Salimos al balconcito; G.y él -ninguno de los dos fuma más, por suerte, aunque tengo entendido que se comen las uñas atormentados por las ganas- sacaron sus compulsivos cigarrillos de otrora en la plácida tranquilidad de la noche estrellada (eso lo inventé ahora mientras escribía: con el smog, uno racionalmente sabe que allí arriba existen las estrellas, pero jamás se ven). En realidad, nos habíamos situado allí afuera por el molesto olor a gas, pero a ninguno de los tres se le ocurrió la posibilidad de que con los cigarritos pudiera volar el edificio completo, si realmente se trataba de una fuga grave. Esa posibilidad se nos ocurrió, en realidad, cuando vimos dos gigantescos camiones de bomberos dar vuelta la esquina en cámara lenta, no solo con las luces giratorias prendidas sino también con las sirenas. A todo volumen.

- _Objetivo_:
Responde estas preguntas sobre el fragmento:
1. ¿A qué lugar salieron?
2. ¿Por qué se habían situado allí afuera?
3. ¿Qué vieron dar vuelta la esquina?

- _Datos proporcionados_:
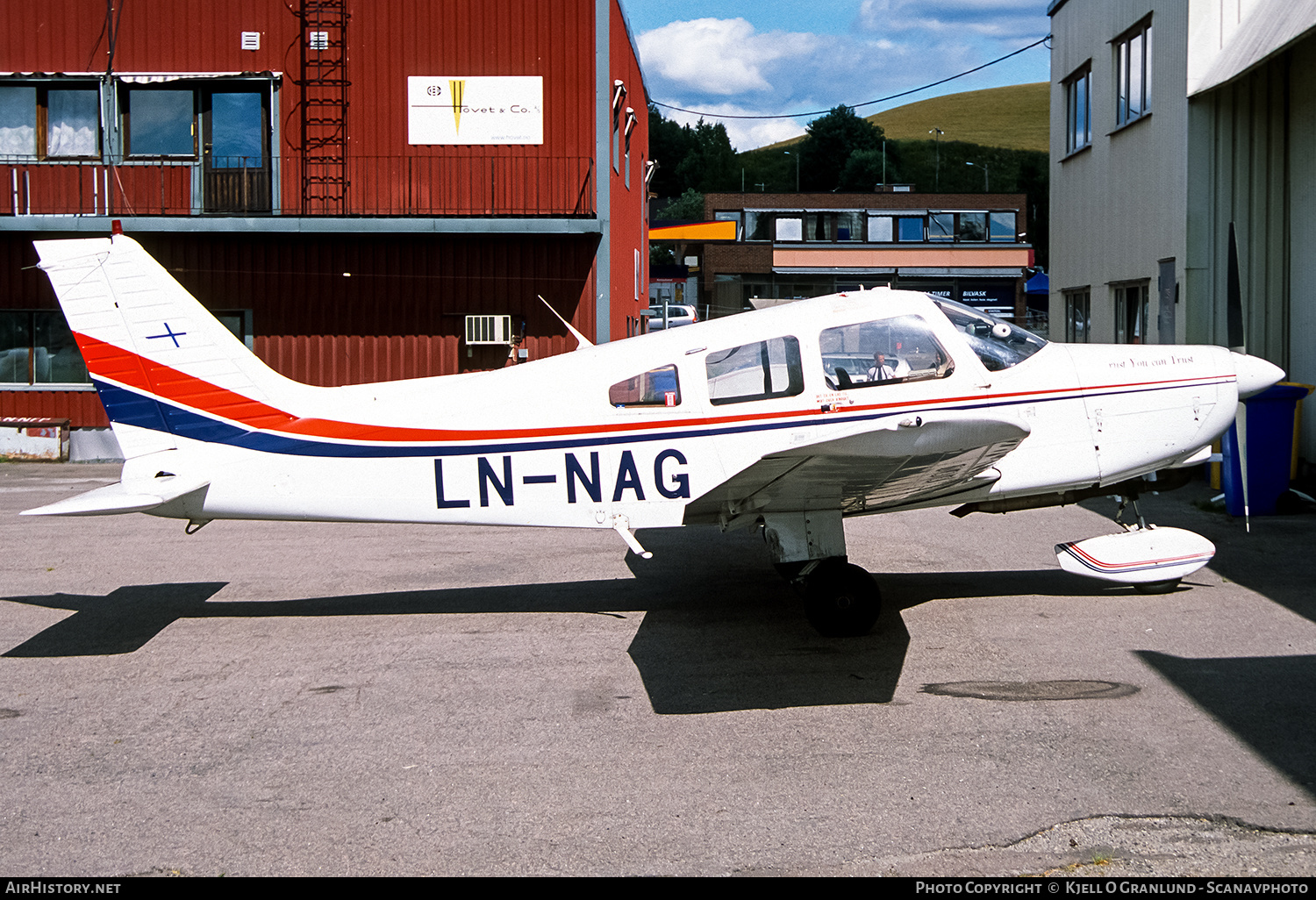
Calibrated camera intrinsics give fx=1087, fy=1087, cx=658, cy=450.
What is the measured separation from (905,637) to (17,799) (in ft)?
16.4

- _Respuesta_:
1. Salieron al balconcito.
2. Se habían situado allí por el molesto olor a gas.
3. Vieron dos gigantescos camiones de bomberos, con las luces giratorias prendidas y las sirenas a todo volumen.